Guyana seems to want to keep up with the rest of the world for all the wrong reasons. There was a time when people slept with their doors and windows open. In some communities people still do because the crime situation has not reached those locations.
Perhaps it is the fact that everyone now boasts that the world has become a village through the vastly improved modes of communication. These days it takes only a few minutes for something that happens in another corner of the world to reach the eyes and ears of Guyanese.
The foreign television newscasts regale us with the sordid details of the various shootings and killings. Nary would a morning pass without the television news anchor reporting about a shooting in Florida, or some other random act of violence.
It is the same in other parts of the world. In Asia and the Middle East and in Africa there are the senseless killings, some so brutal that they defy explanation and description.
With the ubiquitous social media, just about every Guyana can access these news items, The problem is that there is the view that the things happening are in direct proportion to the violence that assail the people of Guyana every day. It is therefore no surprise that some organization has rated this small country as the fifteenth most murderous country in the world. That is no ordinary rating when one considers that Guyana has less than a million people.
Some sociologists still hold to the view that Guyana’s violence is directly linked to its declining education capability. Each year a horde of young people leave school without a modicum of academic education and hopes of making money. A few would venture into the world of skilled work while others would trust their fate to luck and so venture into the hinterland to work in the timber, gold and other industries that exist there.

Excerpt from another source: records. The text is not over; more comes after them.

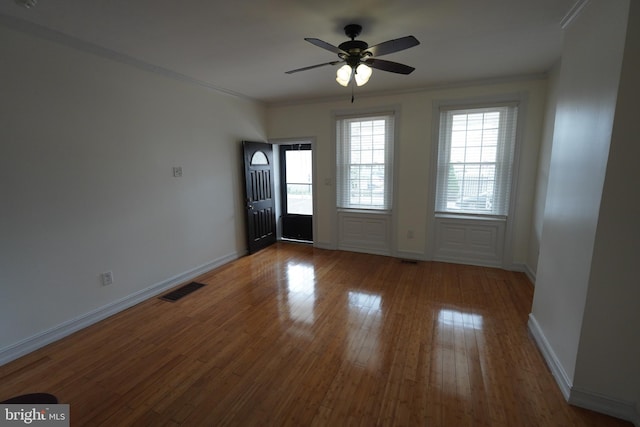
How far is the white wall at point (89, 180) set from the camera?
2254 millimetres

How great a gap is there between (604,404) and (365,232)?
346 cm

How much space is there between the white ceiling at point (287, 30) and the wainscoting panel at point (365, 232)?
234 cm

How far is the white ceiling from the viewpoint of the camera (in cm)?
206

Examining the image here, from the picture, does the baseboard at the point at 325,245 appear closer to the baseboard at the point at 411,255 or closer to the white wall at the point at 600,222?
the baseboard at the point at 411,255

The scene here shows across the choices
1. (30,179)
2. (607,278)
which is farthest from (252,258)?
(607,278)

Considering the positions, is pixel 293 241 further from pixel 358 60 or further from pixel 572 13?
pixel 572 13

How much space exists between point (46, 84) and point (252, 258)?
324 centimetres

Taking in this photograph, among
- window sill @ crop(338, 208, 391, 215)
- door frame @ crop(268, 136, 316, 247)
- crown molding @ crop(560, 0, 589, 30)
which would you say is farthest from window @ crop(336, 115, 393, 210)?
crown molding @ crop(560, 0, 589, 30)

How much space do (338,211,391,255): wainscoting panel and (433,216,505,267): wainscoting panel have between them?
2.65 feet

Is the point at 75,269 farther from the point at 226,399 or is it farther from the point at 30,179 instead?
the point at 226,399

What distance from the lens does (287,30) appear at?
7.93 feet

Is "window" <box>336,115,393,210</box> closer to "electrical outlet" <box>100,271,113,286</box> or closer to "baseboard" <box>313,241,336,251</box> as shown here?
"baseboard" <box>313,241,336,251</box>

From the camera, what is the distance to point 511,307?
3.03 m

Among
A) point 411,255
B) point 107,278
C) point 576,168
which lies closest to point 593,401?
point 576,168
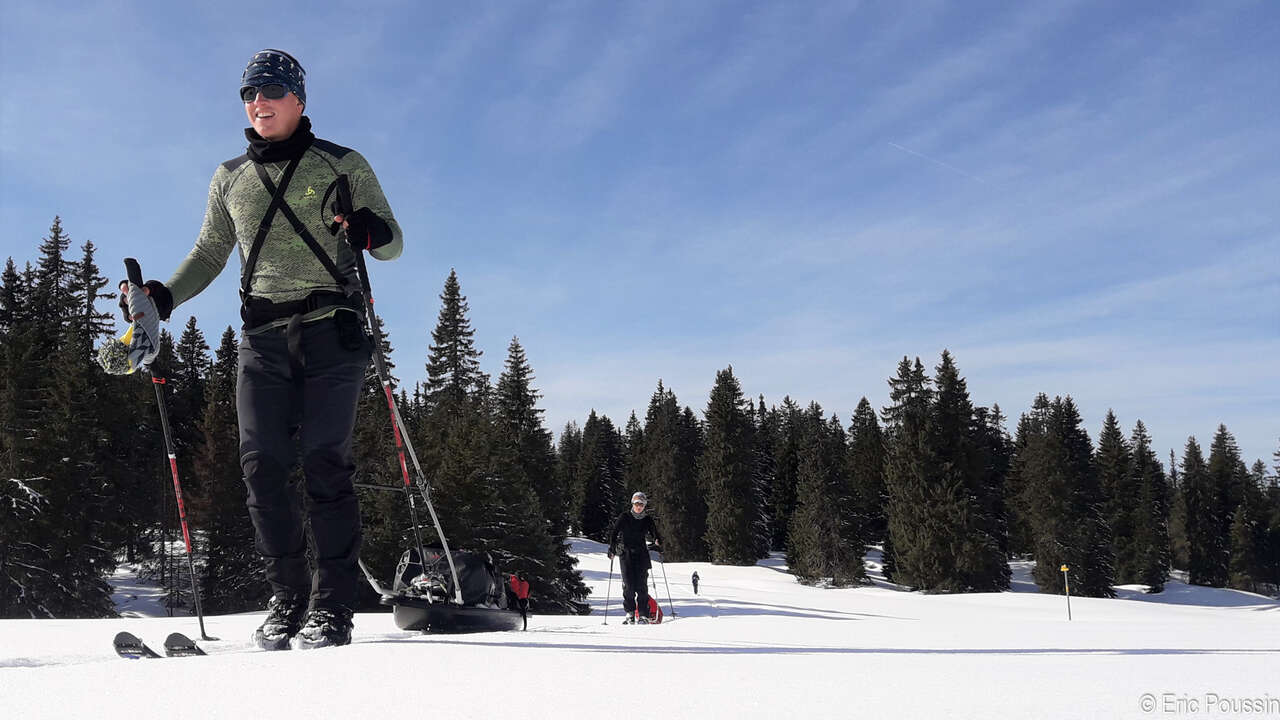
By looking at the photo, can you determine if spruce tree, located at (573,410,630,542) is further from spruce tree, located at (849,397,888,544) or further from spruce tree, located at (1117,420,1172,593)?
spruce tree, located at (1117,420,1172,593)

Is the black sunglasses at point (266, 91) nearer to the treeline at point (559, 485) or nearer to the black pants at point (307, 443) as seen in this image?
the black pants at point (307, 443)

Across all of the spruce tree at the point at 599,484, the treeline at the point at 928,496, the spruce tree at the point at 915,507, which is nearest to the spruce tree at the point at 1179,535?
the treeline at the point at 928,496

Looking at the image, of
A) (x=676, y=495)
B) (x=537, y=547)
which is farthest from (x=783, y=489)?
(x=537, y=547)

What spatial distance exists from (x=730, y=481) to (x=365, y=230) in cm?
5885

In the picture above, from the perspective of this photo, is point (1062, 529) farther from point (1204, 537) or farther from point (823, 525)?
point (1204, 537)

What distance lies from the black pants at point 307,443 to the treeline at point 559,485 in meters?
13.0

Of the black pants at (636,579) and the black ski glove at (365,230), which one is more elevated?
the black ski glove at (365,230)

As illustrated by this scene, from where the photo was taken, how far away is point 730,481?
61094 mm

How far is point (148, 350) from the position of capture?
388cm

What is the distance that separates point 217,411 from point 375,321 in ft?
138

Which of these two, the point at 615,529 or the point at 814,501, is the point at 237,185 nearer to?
the point at 615,529

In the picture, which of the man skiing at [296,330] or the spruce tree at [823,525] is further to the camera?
the spruce tree at [823,525]

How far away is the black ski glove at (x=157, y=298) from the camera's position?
3758 millimetres

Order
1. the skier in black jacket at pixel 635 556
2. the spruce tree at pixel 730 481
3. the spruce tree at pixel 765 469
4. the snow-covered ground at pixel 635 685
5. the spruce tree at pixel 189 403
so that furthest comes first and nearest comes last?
the spruce tree at pixel 765 469 < the spruce tree at pixel 730 481 < the spruce tree at pixel 189 403 < the skier in black jacket at pixel 635 556 < the snow-covered ground at pixel 635 685
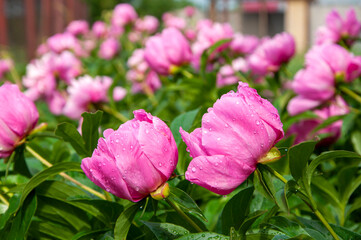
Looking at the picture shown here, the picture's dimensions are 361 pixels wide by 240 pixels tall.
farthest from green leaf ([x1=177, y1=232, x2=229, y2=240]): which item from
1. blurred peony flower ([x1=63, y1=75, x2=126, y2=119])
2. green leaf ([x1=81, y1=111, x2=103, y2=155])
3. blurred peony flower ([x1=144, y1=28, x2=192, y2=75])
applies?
blurred peony flower ([x1=63, y1=75, x2=126, y2=119])

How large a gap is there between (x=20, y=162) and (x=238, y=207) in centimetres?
39

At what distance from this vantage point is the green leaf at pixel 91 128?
2.16ft

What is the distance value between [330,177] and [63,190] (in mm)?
604

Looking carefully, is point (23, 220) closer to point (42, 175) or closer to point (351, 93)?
point (42, 175)

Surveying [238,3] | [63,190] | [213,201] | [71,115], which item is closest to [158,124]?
[63,190]

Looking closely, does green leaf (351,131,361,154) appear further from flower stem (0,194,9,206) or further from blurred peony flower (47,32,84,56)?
blurred peony flower (47,32,84,56)

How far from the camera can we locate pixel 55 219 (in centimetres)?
70

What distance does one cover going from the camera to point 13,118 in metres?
0.72

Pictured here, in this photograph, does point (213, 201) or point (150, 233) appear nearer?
point (150, 233)

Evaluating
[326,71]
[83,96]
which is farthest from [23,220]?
[83,96]

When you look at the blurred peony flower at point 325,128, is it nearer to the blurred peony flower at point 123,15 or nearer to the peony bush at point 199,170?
the peony bush at point 199,170

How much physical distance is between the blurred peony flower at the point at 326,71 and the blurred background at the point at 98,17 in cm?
277

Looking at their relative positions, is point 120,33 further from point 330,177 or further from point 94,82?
point 330,177

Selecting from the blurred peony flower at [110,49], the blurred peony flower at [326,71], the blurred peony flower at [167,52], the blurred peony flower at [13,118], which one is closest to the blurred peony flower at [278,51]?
the blurred peony flower at [167,52]
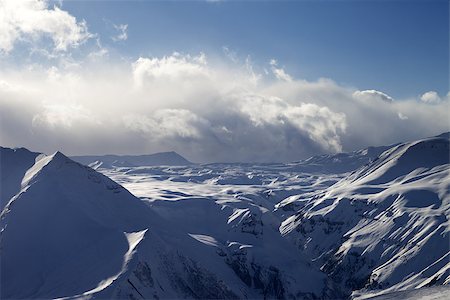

But there are others who refuse to leave home and would and soon gravitate to the world of crime. There are too many of these people today. Such are their numbers that it is no longer surprising when the ages are released after a confrontation with the law enforcers or if they die by misadventure.
Murders are what now place Guyana among the most violent countries in the world. A very large percent of the killings in Guyana are domestic. People get into disputes and at the drop of a hat they kill. That is because they lack the ability to reason. Many are killed after a bout of imbibing alcohol. Again, it goes without saying that reasoning is impaired by alcohol.
Of concern, are the murders that crown domestic violence acts. In this past week at least five people died violently, one by a man who now seems unrepentant and who is vowing to continue his campaign against his wife who survived the initial assault.
One would expect that in small societies the family unit would be closer; members of the extended family would always be at hand. These are the people who would normally avert violence but this does not seem to be the case today.
The police are hard pressed to keep up with the spate of killings. Given their numbers they cannot even offer protection where such is requested by the court.
In a society that is increasingly becoming lawless there must be innovative means to deal with the various crimes. There are seat belt laws and it took some prosecutions, regardless of status, to drive home the need for drivers to be buckled in.
Using hand-held mobile phones is a no-no but one gets the impression that there is no serious attempt at enforcement. And the relatively lax attitude to road fatalities is not helping to keep death off the roads. For this month there have been more road deaths than any other month. The influx of cars and new drivers necessitates stringent monitoring and the relevant penalties.
But we are on the right track if we want to record statistics like countries with populations fifty times larger than ours.